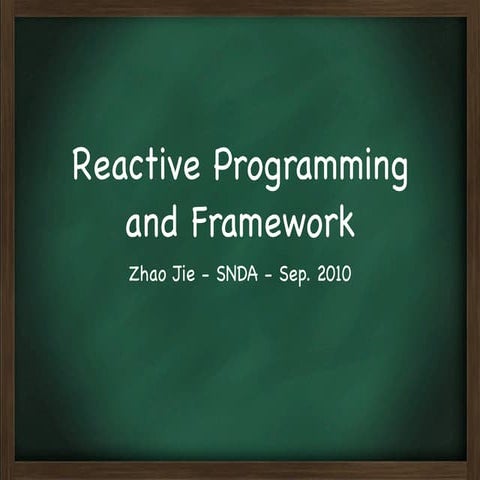 Reactive Programming and Framework

Zhao Jie - SNDA - Sep. 2010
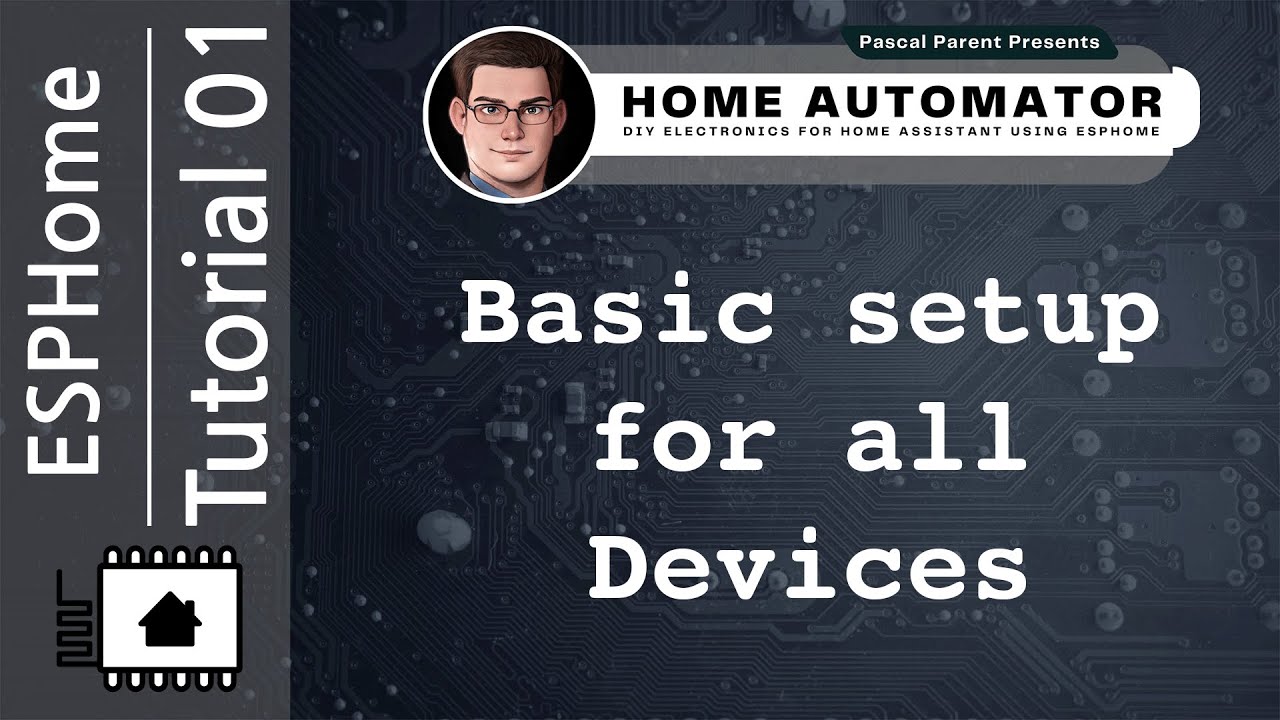 ESPHome
Tutorial 01

Pascal Parent Presents

HOME AUTOMATOR
DIY ELECTRONICS FOR HOME ASSISTANT USING ESPHOME

Basic setup for all Devices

-------

The lines above should be transcribed exactly, with every image removed.

▶ [Written answer]
 Reactive Programming and Framework

Zhao Jie - SNDA - Sep. 2010
 ESPHome
Tutorial 01

Pascal Parent Presents

HOME AUTOMATOR
DIY ELECTRONICS FOR HOME ASSISTANT USING ESPHOME

Basic setup for all Devices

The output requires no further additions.